Près d’1,7 millions de Français seraient touchés par un trouble de la vision, et parmi eux, 207.000 seraient atteintes de cécité. Malgré ces chiffres, la question de l’accessibilité de ces personnes sur le web est encore peu relevée. En effet, selon la Fédération des Aveugles de France, seuls 10% des sites Internet français seraient adaptés à des personnes aveugles ou malvoyantes.

Publié le 11 avril 2023 par Ynès Aubry

Contexte

En tant que concepteurs web, nous avons à cœur d’inverser cette malheureuse tendance. C’est là que Mina entre en jeu.

Mina est étudiante en Master 2 à l’Université de Rennes 2, en bonne voie pour devenir psychologue ergonome. Elle a rejoint les UX Researchers de LunaWeb dans le cadre de son stage de fin d’études, pour 4 mois. Son stage s’accompagne d’un mémoire qui, vous l’aurez compris, aborde le sujet de l’accessibilité du web pour les personnes en situation de handicap visuel.

Mina Soulabaille UX Researcher

«Je suis hyper enthousiaste à l'idée de travailler sur ce sujet. Ça me donne l’impression de faire quelque chose d’utile, à mon échelle.»

À l’agence, nous avons déjà bien commencé à creuser ce sujet. Au-delà des veilles que nous réalisons sur la conception des sites Internet, certains de nos clients (du service public) nous ont confié leurs projets exigeant une conformité avec les critères RGAA (Référentiel Général d’Amélioration de l’Accessibilité). Tout au long de ces projets nous nous appliquons à respecter les critères du référentiel officiel avant de terminer par un  audit RGAA, qui permet de mesurer le score de conformité du site web. Ces prestations sont pleines de sens à nos yeux et nous aimerions les porter jusqu’aux structures encore peu concernées par cette réglementation : les entreprises ou les associations.

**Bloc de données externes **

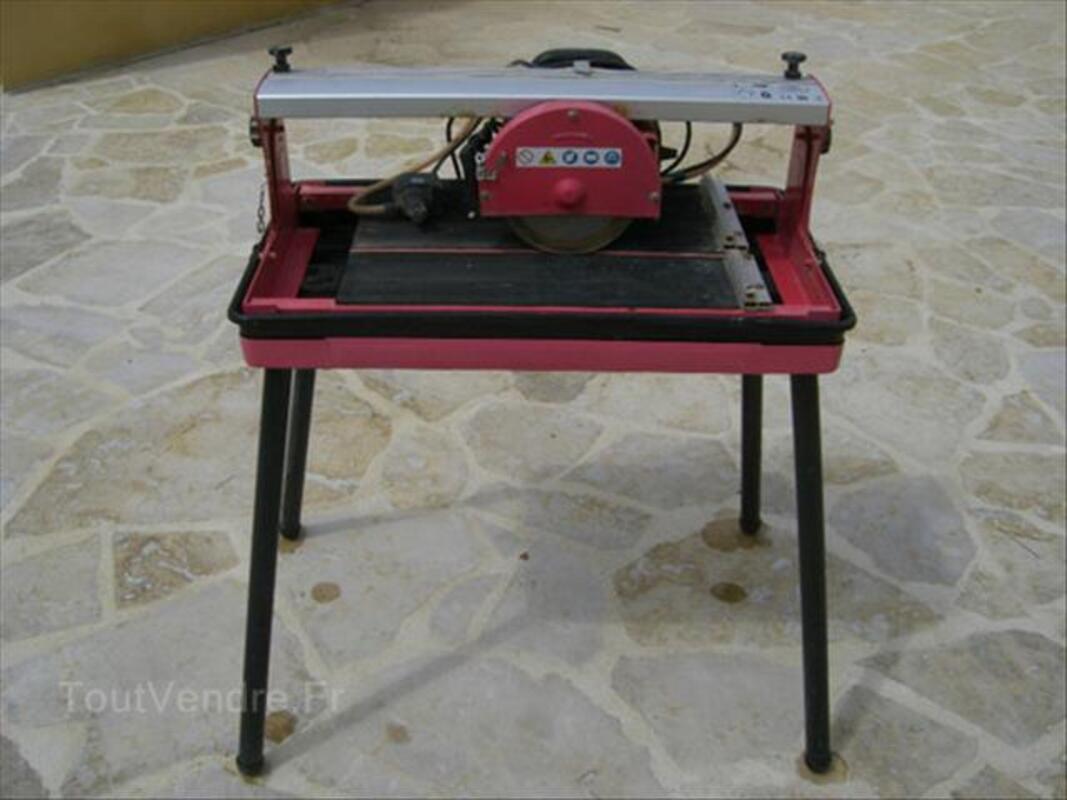 machine a couper le carrelage a eau alincthun 62142 bricolage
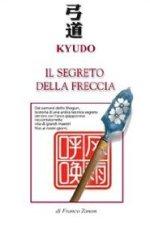 Il segreto della freccia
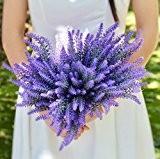 Houda Fleur artificielle Violet lavande Bouquet pour la décoration de la maison et décorations de mariage–4lots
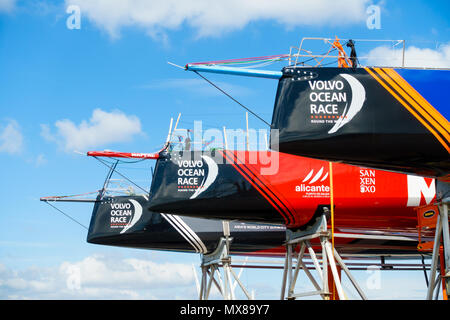 Cardiff, United Kingdom -  June 01, 2018: Closeup of the bow of three Volvo Ocean Race boats under repair in Cardiff - Stock Photo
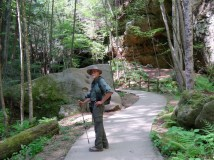 The Gorge Trail in Conklin Hollow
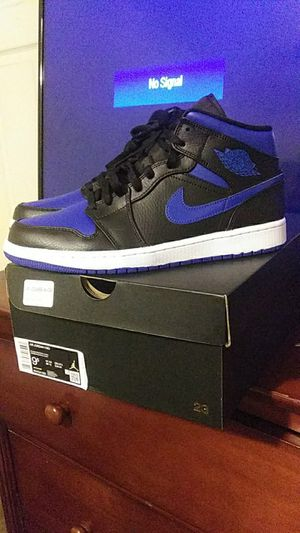 Air Jordan Retro 1 for Sale in Dallas, TX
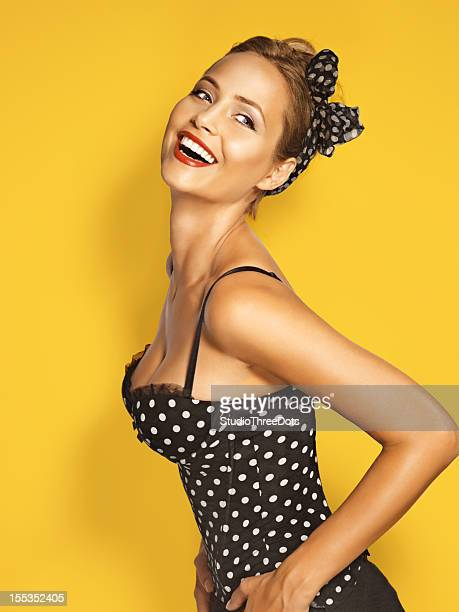 beautiful young woman  pin up style - pinup stockfoto's en -beelden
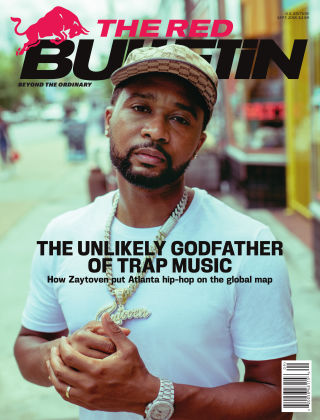 The Red Bulletin - US September 2018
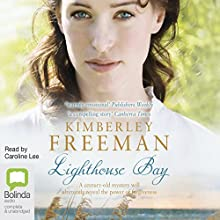 Lighthouse Bay Audiobook by Kimberley Freeman Narrated by Caroline Lee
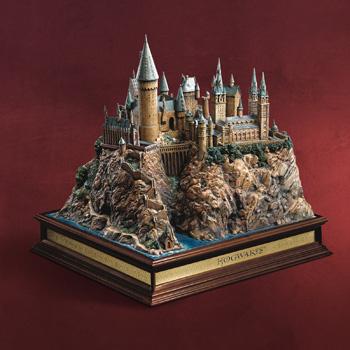 Hogwarts Zauberschule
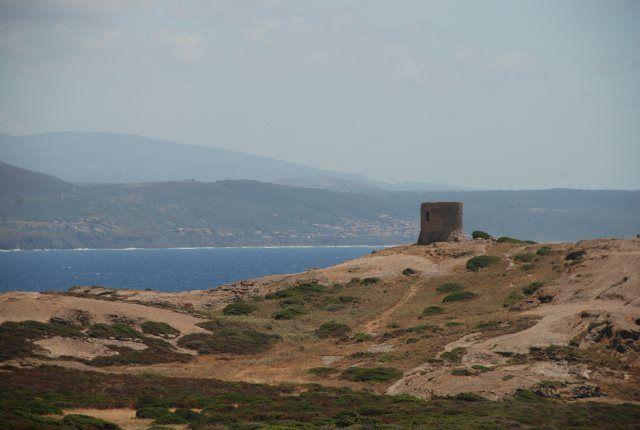 Torre aragonesa cerca de Bosa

Damien Legendre UX Designer - Agence LunaWeb

« En 2021, quand j’ai pris la tête du pôle UX, l’une des premières choses que j’ai souhaité faire a été de nous former au design d’interfaces accessibles. Nous avons donc suivi la formation d’Access42, ce qui nous a permis de gagner en vigilance. Depuis, nous avons augmenté d’une dizaine de critères notre checklist design pour garantir l’accessibilité partielle de tous nos projets. Et pour les clients en recherche d’une accessibilité conforme voire totale, nous sommes désormais en mesure de les accompagner aussi, grâce à une connaissance précise des critères du RGAA. »

— Damien Legendre, Designer UX/UI

Nous suivons donc de très près le travail de recherche de Mina, qui, nous en sommes certains, sera une mine d’or en termes d’informations.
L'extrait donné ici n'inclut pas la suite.